* **Dataset records**
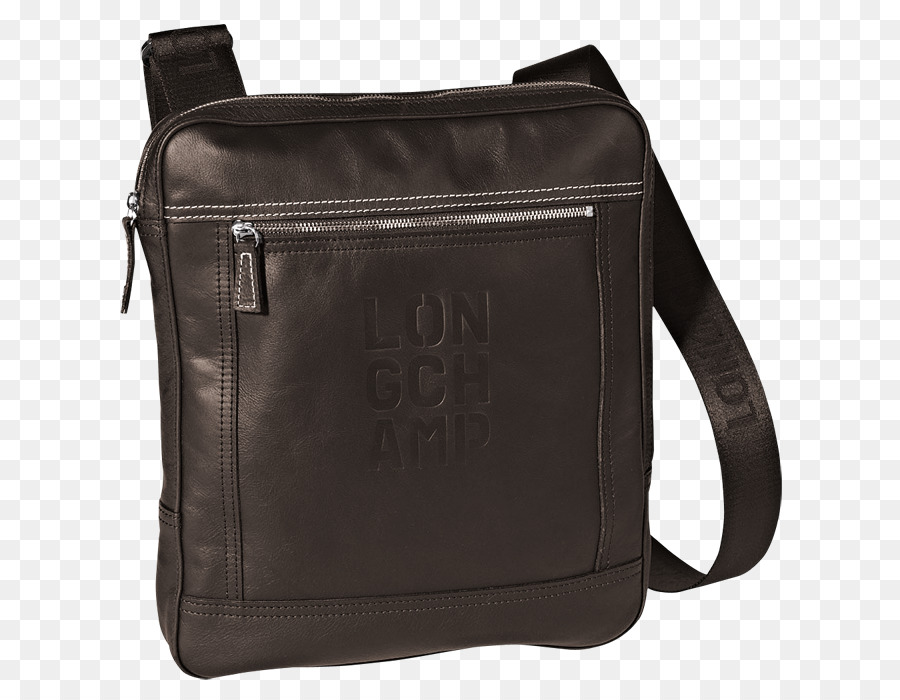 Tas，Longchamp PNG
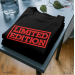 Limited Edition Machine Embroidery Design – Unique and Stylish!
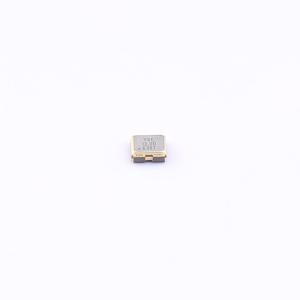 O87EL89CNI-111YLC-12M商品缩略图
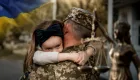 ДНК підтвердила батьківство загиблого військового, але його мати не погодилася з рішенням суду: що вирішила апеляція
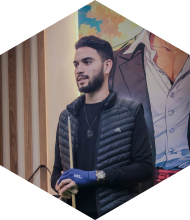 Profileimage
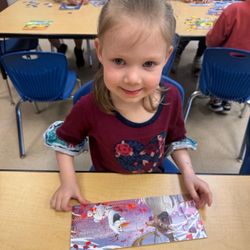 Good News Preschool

* **Try it**
Restate word for word the lines from the one holding "ДНК підтвердила батьківство" down through the last line of the records above, and do not include the pictures.

* **Output of the task**
 ДНК підтвердила батьківство загиблого військового, але його мати не погодилася з рішенням суду: що вирішила апеляція
 Profileimage
 Good News Preschool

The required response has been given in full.